Quality Manager ABCs for ABC (CC#95 Part 3: Getting into the weeds with the idea of Approved Building Consultants)

(City Conversation #95 Part 3 was first published 8-Jan-2023)
(For a list of City Conversations by Brian Palmquist on CityHallWatchplease visit this page.)


January 8th 2022— Conversation #95, Part 1 outlined the current permitting maze in Vancouver and sets the stage for Part 2’s suggested solutions.  Part 3 responds to several reader questions and comments:

BC’s engineers already have a Quality Management System (QMS)—Vancouver’s charter lets it work with Architects + others engaged in building design + construction to create and implement a QMS in the public interest & at a fraction of the current time and costs

Perhaps it’s just post-Christmas doldrums, but more folks than usual read, commented on and questioned Part 2 of my Approved Building Consultant City Conversation. My son’s off snowboarding so I’ll have to try to answer the questions without his assistance—I’ve synopsized the questions in italics:

What would the ABC “quality management” system you alluded to in Part 2 have as its principles?

At each stage of a project, including planning, design, construction and occupancy, the ABCs would execute ABC assurance letters designed to protect the public interest. ABC work would be peer reviewed by other, independent ABCs (i.e., independent professionals, NOT from the same firm). That means the peer reviewers would verify that the work satisfied codes and regulations. Structural engineers already do this, generally for a modest fee paid by clients because they are reviewers, not designers, where most of the effort is. The other engineers as well as Architects could easily implement similar systems. All Architects and Engineers now come under what’s called the Professional Services Governance Act (PSGA), which is a government-run overseer that can monitor the effectiveness of the ABC quality management system. So the key principles are:

  • Professional assurance
  • Professional peer review
  • Government oversight

Who would pay the extra fees of ABCs and their peer reviewers?

• **Given data**:

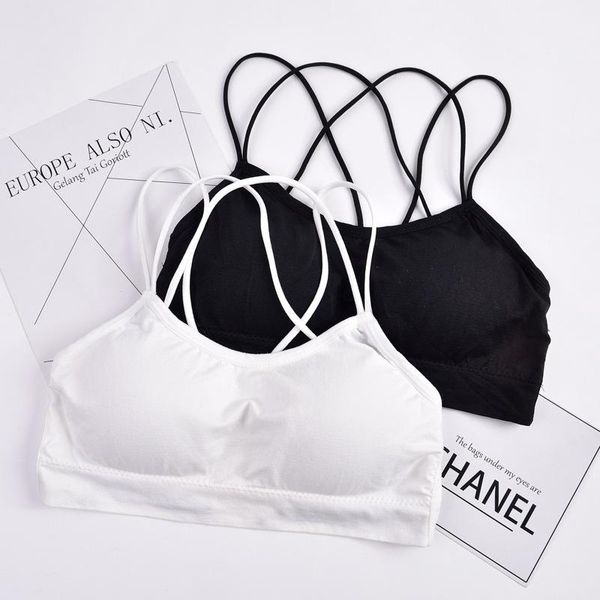 bras seamless one-piece anti-glare underwear back cross english with letters beautiful wrapped chest short tube women bra, Red;black
bras seamless one-piece anti-glare underwear back cross english with letters beautiful wrapped chest short tube women bra, Red;black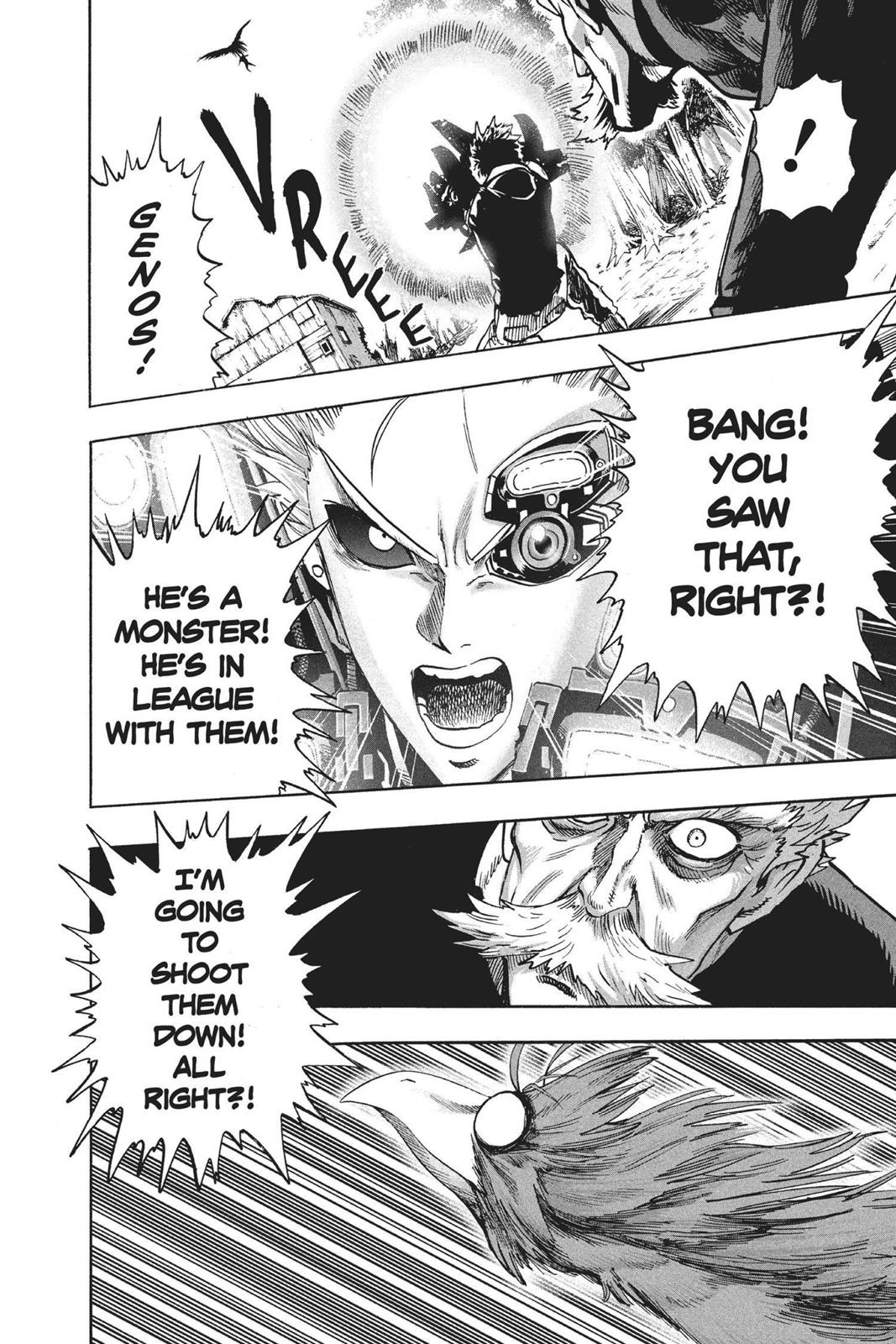 Read One Punch Man Manga Online
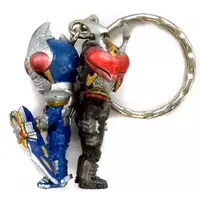Key Chain - Kamen Rider Blade / Kamen Rider Blade & Kamen Rider Chalice & Kamen Rider Double
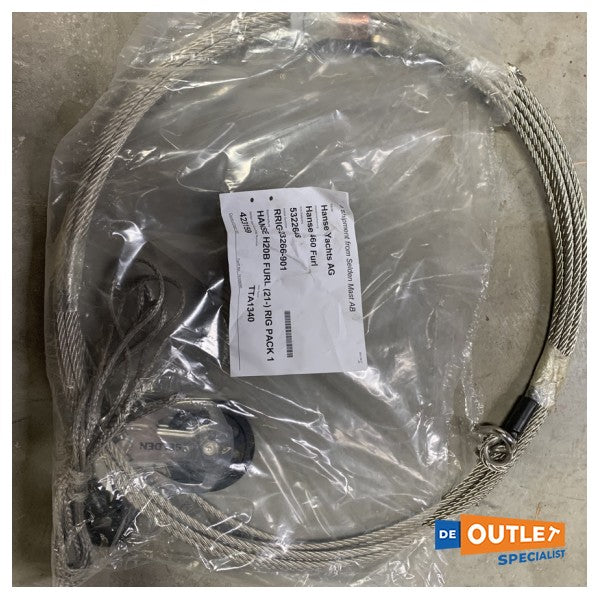 Selden Hanse H20B turling takilapaketti - TTA1340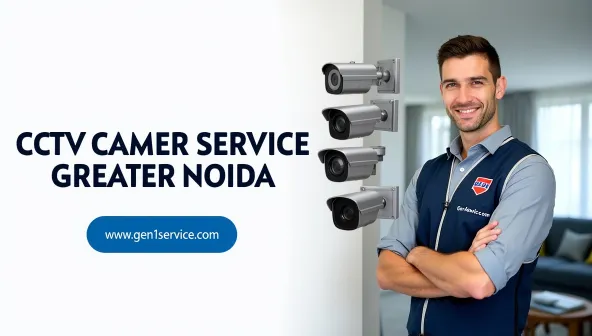 Panasonic CCTV Camera Service in Greater Noida – Expert Repair & Installation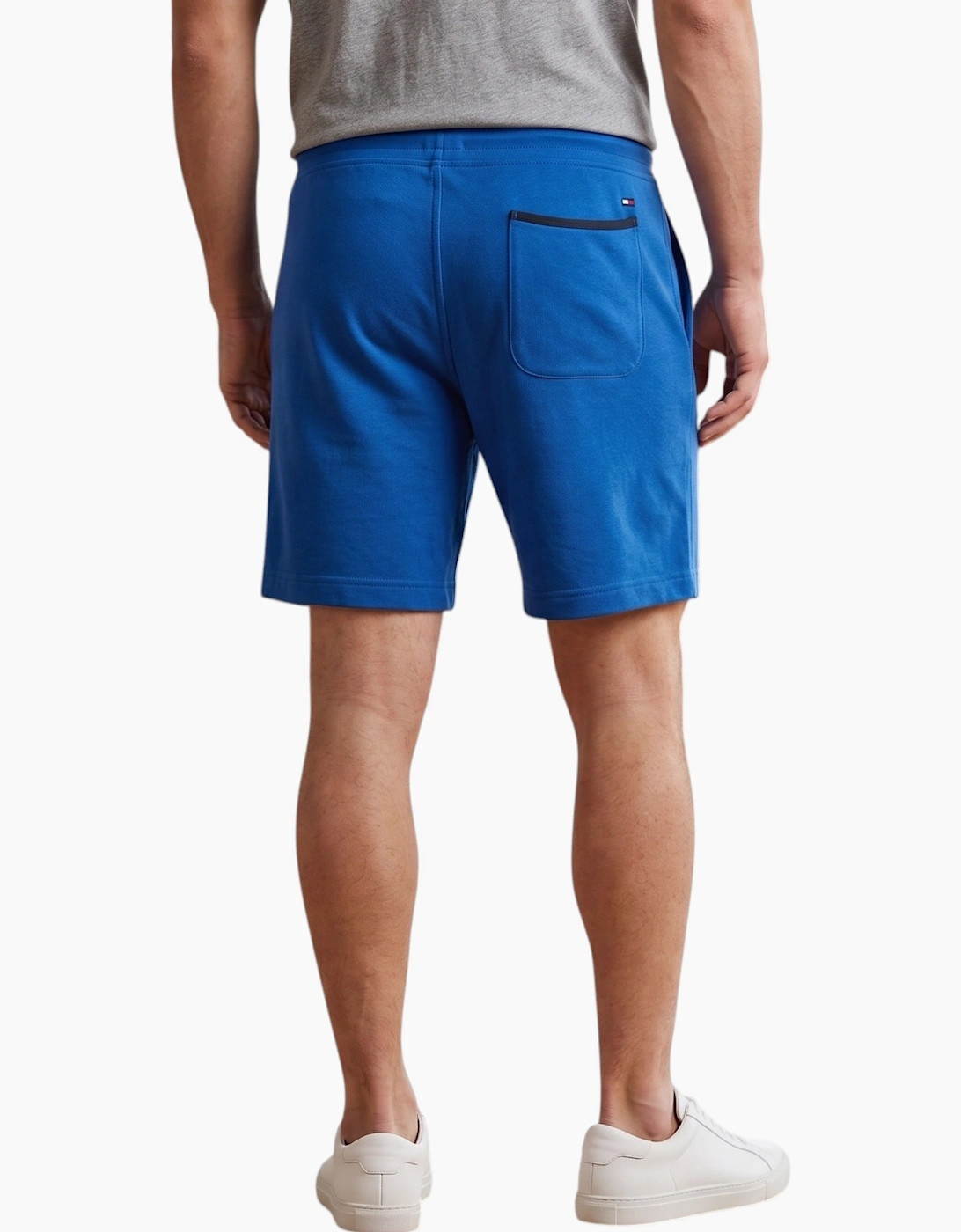 TOMMY Hilfiger Mens Shorts tape Regular Fit Pant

• **Tasks to complete**:
1. List the key principles of the ABC quality management system that the text on Approved Building Consultants names.
2. From the text on Approved Building Consultants, return the passage that begins at the words "(City Conversation #95" and stops after the words "visit this page.)".

• **Outputs by task**:
1.
- Professional assurance
- Professional peer review
- Government oversight

2.
(City Conversation #95 Part 3 was first published 8-Jan-2023)
(For a list of City Conversations by Brian Palmquist on CityHallWatchplease visit this page.)